### INSTRUCTIONS
(a) In the text about Jennie Martin's cookbook, where did a "brown Betty" first appear in print?
(b) From the text about Jennie Martin's cookbook, quote everything from "Jennie Martin’s cookbook, open" down to "to a person.".

### TEXT SHOWN
A page from Jennie Martin’s scrapbook, including an image of two of the Martin children on the lawn of the President’s House, and a newspaper clipping celebrating the Martins’ twentieth wedding anniversary.

Likely the recipes Jennie Martin recorded in her cookbook were shared from her family, friends, and neighbors – as Janet Theophano states in Eat My Words: Reading Women’s Lives through the Cookbooks They Wrote, “From at least the seventeenth century, women have exchanged and shared recipes (also called receipts until the late nineteenth century) that they recorded in their cookery manuscripts”; these recipes “may come from past generations and from individuals living side by side in small communities, connected to larger social circles, sometimes from one or more cultures, and they can also come to the cookbook from an array of print media.” (pages 8-12) Recipe books compiled for personal use also often contain notes on how the recipe turned out, whether an ingredient was substituted, or if the recipe needed to be modified in any other way.

Jennie Martin's cookbook, open to the page including the Brown Betty recipe. Note that the cookbook is unbound - loose sheets of recipes, each beginning immediately after the next with very little blank space.
Jennie Martin’s cookbook, open to the page including the Brown Betty recipe. Note that the cookbook is unbound – loose sheets of recipes, each beginning immediately after the next with very little blank space.

I chose the recipe for Brown Betty from Martin’s cookbook partially because the recipe is seasonally appropriate, and partially because I had heard of but never made the classic dessert before. The Oxford Companion to Food (3 ed.) lists a “brown Betty” as a North American “baked pudding” that first appeared in print in the Yale Literary Magazine of March 1864. The origin of the name remains unknown, although given the capitalization of “Betty” since the first published reference, many have concluded that it refers to a person.

The page from Jennie Martin's cookbook that includes the Brown Betty recipe.
The page from Jennie Martin’s cookbook that includes the Brown Betty recipe – the last entry at the bottom.

Martin’s recipe calls for: “2 cups bread crumbs, 3 cups chopped apples, 1/2 cup sugar, 1 small teaspoon cinnamon, 2 table spoons butter, cut into small bits.” I made breadcrumbs out of half a loaf of Italian bread – dried out in the oven to remove moisture, cut into small pieces, and then chopped finely in a blender. Since the type of apple isn’t specified and the modern versions of the recipe diverge greatly on apple variety, I chose Cripps Pink Lady apples (swayed by this Bon Appétit piece on the best apples for baking). I followed Martin’s instructions for layering the apples, sugar, and breadcrumbs, with dashes of the cinnamon and the “small bits” of butter thrown in.

### ITEMS
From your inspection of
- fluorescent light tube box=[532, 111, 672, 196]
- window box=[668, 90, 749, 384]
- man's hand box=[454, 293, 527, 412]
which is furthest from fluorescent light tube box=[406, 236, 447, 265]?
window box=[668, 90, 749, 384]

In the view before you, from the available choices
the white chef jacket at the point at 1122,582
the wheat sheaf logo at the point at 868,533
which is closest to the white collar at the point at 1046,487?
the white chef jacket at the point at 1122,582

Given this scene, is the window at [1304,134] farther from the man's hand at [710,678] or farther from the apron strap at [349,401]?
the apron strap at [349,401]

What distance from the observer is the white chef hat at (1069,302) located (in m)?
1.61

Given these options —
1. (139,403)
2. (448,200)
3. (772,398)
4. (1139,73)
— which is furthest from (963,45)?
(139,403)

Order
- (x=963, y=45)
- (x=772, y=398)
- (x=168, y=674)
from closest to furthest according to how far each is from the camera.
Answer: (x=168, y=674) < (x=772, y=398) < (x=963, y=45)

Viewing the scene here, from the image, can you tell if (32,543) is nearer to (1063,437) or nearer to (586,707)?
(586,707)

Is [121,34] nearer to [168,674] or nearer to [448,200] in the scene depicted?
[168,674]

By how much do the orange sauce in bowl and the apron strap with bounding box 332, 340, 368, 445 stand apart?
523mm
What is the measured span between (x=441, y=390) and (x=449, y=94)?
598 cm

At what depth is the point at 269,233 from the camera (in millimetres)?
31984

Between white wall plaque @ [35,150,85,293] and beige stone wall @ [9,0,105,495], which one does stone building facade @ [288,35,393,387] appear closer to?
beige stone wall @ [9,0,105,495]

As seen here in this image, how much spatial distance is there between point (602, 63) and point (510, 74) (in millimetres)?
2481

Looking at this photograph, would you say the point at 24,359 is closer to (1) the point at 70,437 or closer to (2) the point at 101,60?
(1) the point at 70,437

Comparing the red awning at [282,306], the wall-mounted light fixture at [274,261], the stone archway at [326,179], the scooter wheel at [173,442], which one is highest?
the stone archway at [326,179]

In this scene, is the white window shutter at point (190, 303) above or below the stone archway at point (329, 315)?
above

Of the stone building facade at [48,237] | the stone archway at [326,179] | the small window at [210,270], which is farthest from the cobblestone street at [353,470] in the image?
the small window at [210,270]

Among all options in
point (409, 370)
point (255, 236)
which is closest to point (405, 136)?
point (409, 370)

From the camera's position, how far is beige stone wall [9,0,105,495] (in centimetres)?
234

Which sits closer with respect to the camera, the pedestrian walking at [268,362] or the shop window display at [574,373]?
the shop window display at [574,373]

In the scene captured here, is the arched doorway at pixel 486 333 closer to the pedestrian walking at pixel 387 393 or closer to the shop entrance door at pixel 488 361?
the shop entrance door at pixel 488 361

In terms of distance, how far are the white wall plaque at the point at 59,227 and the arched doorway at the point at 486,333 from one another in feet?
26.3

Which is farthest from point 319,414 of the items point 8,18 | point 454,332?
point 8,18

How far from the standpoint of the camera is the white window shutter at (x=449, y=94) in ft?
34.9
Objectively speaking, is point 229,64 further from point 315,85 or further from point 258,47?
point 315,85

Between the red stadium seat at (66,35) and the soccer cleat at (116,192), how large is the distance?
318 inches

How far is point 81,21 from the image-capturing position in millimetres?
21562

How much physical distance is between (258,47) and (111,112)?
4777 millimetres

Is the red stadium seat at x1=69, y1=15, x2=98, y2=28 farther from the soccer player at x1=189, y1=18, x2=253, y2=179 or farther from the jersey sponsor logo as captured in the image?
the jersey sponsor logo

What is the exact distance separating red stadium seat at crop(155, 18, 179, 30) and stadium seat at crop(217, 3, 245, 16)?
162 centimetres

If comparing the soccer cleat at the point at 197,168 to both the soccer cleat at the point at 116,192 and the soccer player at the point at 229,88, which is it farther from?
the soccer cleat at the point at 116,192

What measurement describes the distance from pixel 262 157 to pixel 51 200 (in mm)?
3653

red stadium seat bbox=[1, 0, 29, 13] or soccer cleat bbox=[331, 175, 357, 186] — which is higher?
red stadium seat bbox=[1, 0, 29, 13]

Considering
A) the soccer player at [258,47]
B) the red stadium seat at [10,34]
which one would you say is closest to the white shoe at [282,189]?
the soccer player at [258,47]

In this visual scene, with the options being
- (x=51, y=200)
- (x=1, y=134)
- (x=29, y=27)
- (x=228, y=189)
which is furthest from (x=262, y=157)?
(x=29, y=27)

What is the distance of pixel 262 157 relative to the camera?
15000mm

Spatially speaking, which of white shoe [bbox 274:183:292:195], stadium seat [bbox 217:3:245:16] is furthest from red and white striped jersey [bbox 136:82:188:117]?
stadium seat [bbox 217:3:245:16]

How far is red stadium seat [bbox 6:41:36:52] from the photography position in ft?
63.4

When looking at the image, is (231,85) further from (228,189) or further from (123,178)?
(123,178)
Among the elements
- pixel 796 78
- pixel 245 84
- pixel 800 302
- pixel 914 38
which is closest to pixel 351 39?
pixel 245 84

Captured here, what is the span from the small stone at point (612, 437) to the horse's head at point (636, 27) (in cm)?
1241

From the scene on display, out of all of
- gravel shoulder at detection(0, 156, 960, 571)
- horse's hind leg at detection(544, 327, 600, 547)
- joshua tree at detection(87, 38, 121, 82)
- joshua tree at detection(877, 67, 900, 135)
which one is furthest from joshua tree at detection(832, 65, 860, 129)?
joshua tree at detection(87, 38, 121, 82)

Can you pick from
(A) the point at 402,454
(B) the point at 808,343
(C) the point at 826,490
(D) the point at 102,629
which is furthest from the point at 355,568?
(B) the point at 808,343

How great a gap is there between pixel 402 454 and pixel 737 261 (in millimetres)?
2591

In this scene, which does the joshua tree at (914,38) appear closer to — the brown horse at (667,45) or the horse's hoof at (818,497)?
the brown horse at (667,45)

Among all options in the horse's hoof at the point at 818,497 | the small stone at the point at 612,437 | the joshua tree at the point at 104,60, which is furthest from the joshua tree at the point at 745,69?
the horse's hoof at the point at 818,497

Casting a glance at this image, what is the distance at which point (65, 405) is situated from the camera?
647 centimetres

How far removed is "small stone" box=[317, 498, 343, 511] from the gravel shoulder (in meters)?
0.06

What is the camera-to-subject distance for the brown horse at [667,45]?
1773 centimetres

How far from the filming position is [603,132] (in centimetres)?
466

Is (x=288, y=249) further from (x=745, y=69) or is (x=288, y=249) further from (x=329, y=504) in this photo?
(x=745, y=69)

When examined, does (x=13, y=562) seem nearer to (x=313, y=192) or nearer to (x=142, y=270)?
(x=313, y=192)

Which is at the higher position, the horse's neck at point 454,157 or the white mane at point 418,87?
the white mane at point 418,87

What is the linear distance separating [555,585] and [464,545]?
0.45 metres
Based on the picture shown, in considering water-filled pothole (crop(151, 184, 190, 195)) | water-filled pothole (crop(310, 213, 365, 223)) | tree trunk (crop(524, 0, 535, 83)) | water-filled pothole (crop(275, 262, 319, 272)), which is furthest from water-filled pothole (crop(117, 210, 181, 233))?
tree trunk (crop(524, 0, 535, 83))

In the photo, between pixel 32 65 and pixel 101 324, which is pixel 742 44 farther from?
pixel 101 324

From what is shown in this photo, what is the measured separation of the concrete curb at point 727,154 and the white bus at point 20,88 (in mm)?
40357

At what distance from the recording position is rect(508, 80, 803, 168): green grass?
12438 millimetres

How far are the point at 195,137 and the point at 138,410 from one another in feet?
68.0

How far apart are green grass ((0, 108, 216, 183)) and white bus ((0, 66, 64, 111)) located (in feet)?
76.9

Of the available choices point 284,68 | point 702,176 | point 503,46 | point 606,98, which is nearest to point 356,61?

### TASK ANSWERS
(a) In the Yale Literary Magazine of March 1864.

(b)
Jennie Martin’s cookbook, open to the page including the Brown Betty recipe. Note that the cookbook is unbound – loose sheets of recipes, each beginning immediately after the next with very little blank space.

I chose the recipe for Brown Betty from Martin’s cookbook partially because the recipe is seasonally appropriate, and partially because I had heard of but never made the classic dessert before. The Oxford Companion to Food (3 ed.) lists a “brown Betty” as a North American “baked pudding” that first appeared in print in the Yale Literary Magazine of March 1864. The origin of the name remains unknown, although given the capitalization of “Betty” since the first published reference, many have concluded that it refers to a person.